We pulled together an extraordinary team with significant experience. We had the expertise DPS was looking for. We were very thorough in the application process. I’ve completed a number of government-oriented applications in the past, so I’m familiar with their depth and comprehensive nature.
What kinds of medicines will you provide? All tinctures, or also some edible products?
We haven’t made a final decision yet. The majority will be tinctures. Our Chief Medical Officer feels that’s the most effective way to give medicine to people suffering from intractable epilepsy. We may end up creating a few other products, whether those are pills or capsules or edibles. We’ll make that determination as we get closer to having medicine available.
Compassionate Cultivation announced in a news release it’d name a strain after Stephanie Klick, the main sponsor of the Compassionate Use Act. What strains will you be using?
We’ll probably end up testing out between five and ten different strains. Then, we’ll focus on a few of those — the ones we think can produce the right kind of plant material to produce a low-THC, high-CBD solution.
Tell us about your facilities.
We have a vertically-integrated facility. [NOTE: Under the Compassionate Use Act, all medical marijuana companies must be “vertically integrated,” meaning the same company grows, produces and sells medicine.] We have a warehouse we’ve customized. When we took possession of it, it was essentially four walls and roof. We were able to build it out to our exact specifications. Part of the facility is dedicated to our grow, cultivation and harvesting operations. Part of it is dedicated to extraction, processing, testing, manufacturing and packaging. Then, obviously, the dispensary will be a part of it as well.
How much is Compassionate Cultivation worth?
It’s hard to say since there’s no real market at this point. There are no patients or revenue yet. We have expenses from building our facility but we don’t have operational expenses that we can point to. So, it’s difficult to determine an exact valuation.
How many patients will you be able to accommodate?
We’ll be able to accommodate a large number. We’ll be able to satisfy significant demand. We can do that with our existing footprint, and we can expand, if necessary.
Can you give us a ballpark number?
Texas is a big state. How will people in far-flung places get medicine?
We’ll have to deliver it to them. We’re not allowed to have multiple dispensing locations. We’re allowed to set up temporary distribution centers where people in highly populated areas can come receive their medicine, but we aren’t allowed to have multiple retail storefronts.
It doesn’t matter if patients are in Dalhart or Del Rio or Tyler or any point in between. If there’s a patient that needs our medicine in the State of Texas, it’s our duty and our responsibility to get that medication to them in a timely manner.

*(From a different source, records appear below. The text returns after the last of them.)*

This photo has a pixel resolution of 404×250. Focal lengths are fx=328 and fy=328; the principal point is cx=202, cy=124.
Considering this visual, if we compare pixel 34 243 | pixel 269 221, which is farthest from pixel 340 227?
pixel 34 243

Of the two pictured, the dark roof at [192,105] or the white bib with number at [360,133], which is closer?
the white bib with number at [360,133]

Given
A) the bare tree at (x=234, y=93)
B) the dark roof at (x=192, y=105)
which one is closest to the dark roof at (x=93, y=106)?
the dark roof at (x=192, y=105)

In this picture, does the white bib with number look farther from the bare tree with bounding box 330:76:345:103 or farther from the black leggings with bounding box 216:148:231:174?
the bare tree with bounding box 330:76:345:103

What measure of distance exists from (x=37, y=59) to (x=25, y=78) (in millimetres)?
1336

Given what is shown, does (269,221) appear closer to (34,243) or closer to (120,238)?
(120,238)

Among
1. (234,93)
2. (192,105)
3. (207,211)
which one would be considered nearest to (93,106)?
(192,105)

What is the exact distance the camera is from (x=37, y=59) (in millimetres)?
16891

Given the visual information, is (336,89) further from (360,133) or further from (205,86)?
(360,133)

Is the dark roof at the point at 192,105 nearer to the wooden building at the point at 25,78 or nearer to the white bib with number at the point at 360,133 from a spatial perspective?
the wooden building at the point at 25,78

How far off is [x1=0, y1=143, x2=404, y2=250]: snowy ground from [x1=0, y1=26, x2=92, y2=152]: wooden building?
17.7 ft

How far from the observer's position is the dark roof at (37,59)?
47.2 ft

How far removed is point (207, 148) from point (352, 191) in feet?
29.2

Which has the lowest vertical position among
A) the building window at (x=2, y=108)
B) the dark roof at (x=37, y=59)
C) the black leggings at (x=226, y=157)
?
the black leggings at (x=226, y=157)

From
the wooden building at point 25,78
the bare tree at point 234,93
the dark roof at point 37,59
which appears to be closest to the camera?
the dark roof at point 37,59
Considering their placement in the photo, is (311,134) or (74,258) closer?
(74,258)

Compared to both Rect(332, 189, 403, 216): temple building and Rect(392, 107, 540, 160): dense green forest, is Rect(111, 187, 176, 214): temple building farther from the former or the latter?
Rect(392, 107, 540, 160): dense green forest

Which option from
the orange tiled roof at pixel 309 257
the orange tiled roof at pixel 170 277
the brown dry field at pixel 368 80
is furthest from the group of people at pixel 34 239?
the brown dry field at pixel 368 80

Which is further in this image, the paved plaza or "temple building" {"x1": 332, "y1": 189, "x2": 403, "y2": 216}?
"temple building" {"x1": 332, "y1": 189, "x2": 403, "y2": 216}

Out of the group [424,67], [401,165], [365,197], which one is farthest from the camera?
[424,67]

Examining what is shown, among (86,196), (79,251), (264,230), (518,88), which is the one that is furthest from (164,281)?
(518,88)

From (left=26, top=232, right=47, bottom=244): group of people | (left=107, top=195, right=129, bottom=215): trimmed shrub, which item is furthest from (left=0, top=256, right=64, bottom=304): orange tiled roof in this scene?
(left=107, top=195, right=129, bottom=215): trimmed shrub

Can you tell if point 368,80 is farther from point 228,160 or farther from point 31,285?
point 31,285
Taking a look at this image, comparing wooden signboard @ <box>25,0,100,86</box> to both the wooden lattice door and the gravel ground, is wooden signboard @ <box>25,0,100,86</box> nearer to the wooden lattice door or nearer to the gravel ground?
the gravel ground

Some critics contend the wording of the Compassionate Use Act exposes doctors to federal criminal liabilities. You’ve said you’re not worried about that.

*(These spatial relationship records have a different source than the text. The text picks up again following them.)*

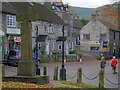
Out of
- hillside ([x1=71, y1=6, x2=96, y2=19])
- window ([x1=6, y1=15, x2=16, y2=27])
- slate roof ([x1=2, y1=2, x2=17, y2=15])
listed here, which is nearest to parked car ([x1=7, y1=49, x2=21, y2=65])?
slate roof ([x1=2, y1=2, x2=17, y2=15])

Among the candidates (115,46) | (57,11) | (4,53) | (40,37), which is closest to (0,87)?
(4,53)

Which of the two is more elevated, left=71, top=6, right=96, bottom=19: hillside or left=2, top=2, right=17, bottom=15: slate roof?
left=71, top=6, right=96, bottom=19: hillside

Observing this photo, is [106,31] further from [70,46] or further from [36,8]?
[36,8]

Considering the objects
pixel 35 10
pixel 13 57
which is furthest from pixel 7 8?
pixel 35 10

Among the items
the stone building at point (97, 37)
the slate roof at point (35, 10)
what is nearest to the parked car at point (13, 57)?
the slate roof at point (35, 10)

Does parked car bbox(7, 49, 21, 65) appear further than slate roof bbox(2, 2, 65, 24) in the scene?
No

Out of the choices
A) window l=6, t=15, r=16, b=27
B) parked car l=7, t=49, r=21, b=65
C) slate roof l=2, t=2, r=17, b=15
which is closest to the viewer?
parked car l=7, t=49, r=21, b=65

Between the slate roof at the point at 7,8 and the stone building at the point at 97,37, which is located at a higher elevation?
the slate roof at the point at 7,8

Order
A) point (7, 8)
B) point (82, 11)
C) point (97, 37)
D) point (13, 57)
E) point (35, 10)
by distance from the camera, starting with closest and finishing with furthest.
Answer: point (13, 57) → point (7, 8) → point (35, 10) → point (97, 37) → point (82, 11)

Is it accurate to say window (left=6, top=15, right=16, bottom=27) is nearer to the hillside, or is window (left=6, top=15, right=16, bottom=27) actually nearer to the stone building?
the stone building

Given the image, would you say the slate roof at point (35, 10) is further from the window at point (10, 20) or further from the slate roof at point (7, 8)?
the window at point (10, 20)

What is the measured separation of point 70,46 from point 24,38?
206 ft

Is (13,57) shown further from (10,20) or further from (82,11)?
(82,11)

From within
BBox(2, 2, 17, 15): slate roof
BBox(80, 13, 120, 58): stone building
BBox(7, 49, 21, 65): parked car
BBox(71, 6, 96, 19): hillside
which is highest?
BBox(71, 6, 96, 19): hillside
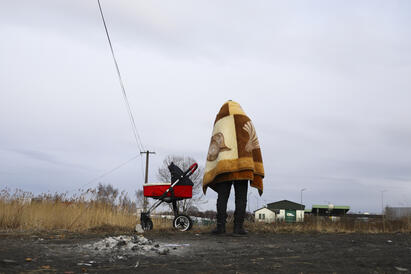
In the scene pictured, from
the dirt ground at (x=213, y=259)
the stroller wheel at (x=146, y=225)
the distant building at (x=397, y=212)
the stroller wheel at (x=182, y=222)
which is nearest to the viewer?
the dirt ground at (x=213, y=259)

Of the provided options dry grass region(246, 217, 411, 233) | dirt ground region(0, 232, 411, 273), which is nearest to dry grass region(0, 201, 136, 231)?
dry grass region(246, 217, 411, 233)

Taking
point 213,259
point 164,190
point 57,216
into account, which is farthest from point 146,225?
point 213,259

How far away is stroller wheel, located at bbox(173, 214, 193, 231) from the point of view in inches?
319

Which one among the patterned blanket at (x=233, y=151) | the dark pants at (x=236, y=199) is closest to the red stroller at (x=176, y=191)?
the patterned blanket at (x=233, y=151)

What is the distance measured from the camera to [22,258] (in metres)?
3.99

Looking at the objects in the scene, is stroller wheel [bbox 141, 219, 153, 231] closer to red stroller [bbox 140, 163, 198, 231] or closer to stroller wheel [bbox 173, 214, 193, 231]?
red stroller [bbox 140, 163, 198, 231]

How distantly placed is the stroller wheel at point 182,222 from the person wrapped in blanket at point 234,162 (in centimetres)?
94

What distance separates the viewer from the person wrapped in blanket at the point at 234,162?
7035mm

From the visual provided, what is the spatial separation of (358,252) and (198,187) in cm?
2988

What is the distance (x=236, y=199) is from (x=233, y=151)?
3.07 ft

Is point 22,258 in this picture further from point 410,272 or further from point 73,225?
point 73,225

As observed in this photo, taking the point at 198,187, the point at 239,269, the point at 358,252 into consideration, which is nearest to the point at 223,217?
the point at 358,252

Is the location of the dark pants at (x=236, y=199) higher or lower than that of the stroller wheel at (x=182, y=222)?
higher

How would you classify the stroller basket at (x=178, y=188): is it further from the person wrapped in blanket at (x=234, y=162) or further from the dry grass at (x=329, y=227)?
the dry grass at (x=329, y=227)
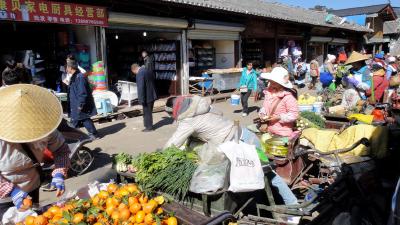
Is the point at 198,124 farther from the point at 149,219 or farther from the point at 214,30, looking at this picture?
the point at 214,30

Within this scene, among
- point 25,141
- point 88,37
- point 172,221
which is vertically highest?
point 88,37

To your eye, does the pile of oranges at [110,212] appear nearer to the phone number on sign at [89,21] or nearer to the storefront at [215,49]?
the phone number on sign at [89,21]

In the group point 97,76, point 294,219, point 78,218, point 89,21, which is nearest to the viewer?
point 78,218

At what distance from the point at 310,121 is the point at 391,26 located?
3368 centimetres

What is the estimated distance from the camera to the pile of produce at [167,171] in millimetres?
3125

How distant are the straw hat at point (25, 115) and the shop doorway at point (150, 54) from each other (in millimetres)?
10862

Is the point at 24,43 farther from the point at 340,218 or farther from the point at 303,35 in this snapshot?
the point at 303,35

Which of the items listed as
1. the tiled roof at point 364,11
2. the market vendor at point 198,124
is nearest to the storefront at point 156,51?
the market vendor at point 198,124

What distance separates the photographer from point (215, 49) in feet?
54.7

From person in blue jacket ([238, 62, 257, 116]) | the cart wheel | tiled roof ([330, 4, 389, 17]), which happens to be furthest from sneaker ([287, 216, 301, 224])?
tiled roof ([330, 4, 389, 17])

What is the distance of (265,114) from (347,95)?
310cm

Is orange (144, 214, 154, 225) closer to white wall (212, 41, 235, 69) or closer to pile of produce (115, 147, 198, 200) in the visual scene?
pile of produce (115, 147, 198, 200)

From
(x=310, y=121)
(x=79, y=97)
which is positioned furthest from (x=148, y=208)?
(x=79, y=97)

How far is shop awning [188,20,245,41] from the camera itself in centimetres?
1373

No. Because I’ve talked to dozens of doctors, and not one of them has suggested they would have an issue with writing a prescription under the protections of the state law in Texas.
Where do you see your company — and the industry — in five years?
It’s hard to tell. It depends on what happens with the state regulations in Texas. If the state holds course, and continues to only allow patients with intractable epilepsy, then I think Texas will be a small player. If Texas expands and increases the number of conditions, then I think Texas could be a leader on a national scale.